Starting at the line that holds "body_size: -38", transcribe every line to the end of the data exactly; include no other lines.
(Beginning of Data excerpts)
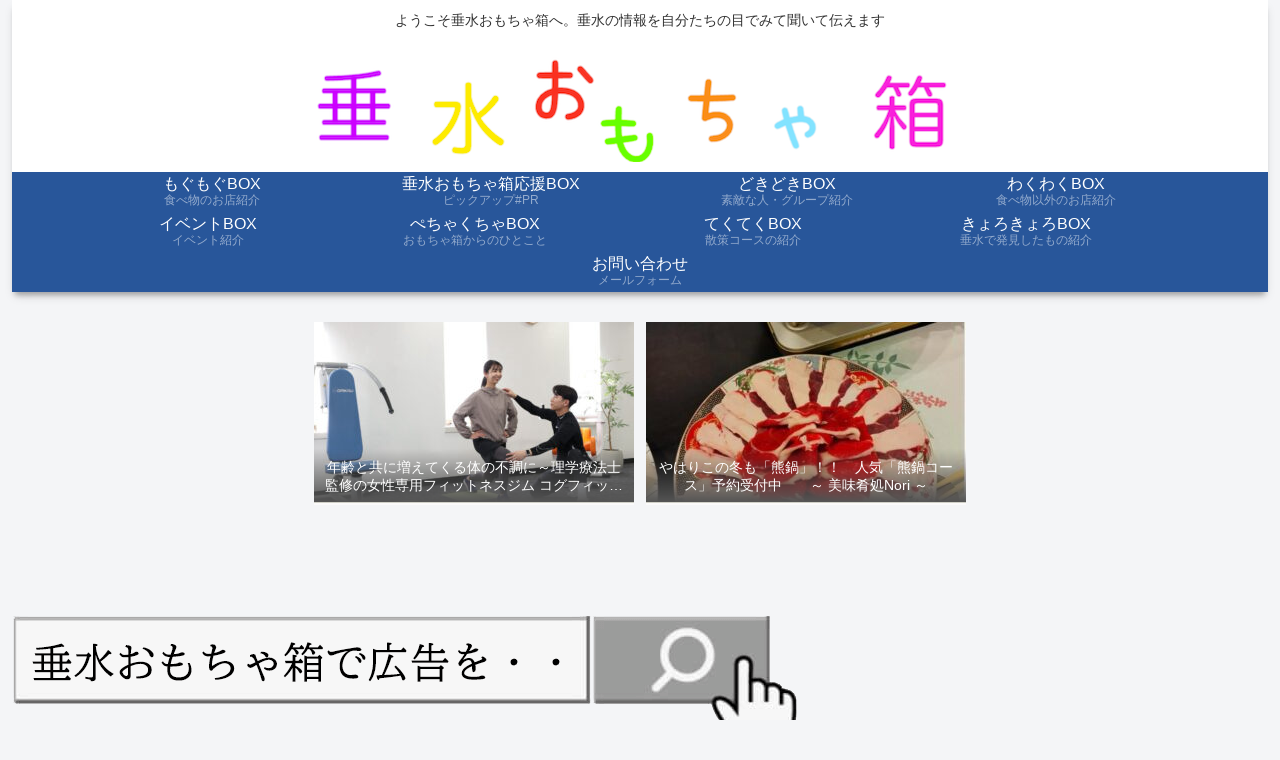

--- FILE ---
content_type: text/html; charset=UTF-8
request_url: https://tarumitoybox.com/wp-admin/admin-ajax.php
body_size: -38
content:
2940604.c361a9a4872fc59bafeeb4394f25a5a9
(End of Data excerpts)
**Exercise response**
body_size: -38
content:
2940604.c361a9a4872fc59bafeeb4394f25a5a9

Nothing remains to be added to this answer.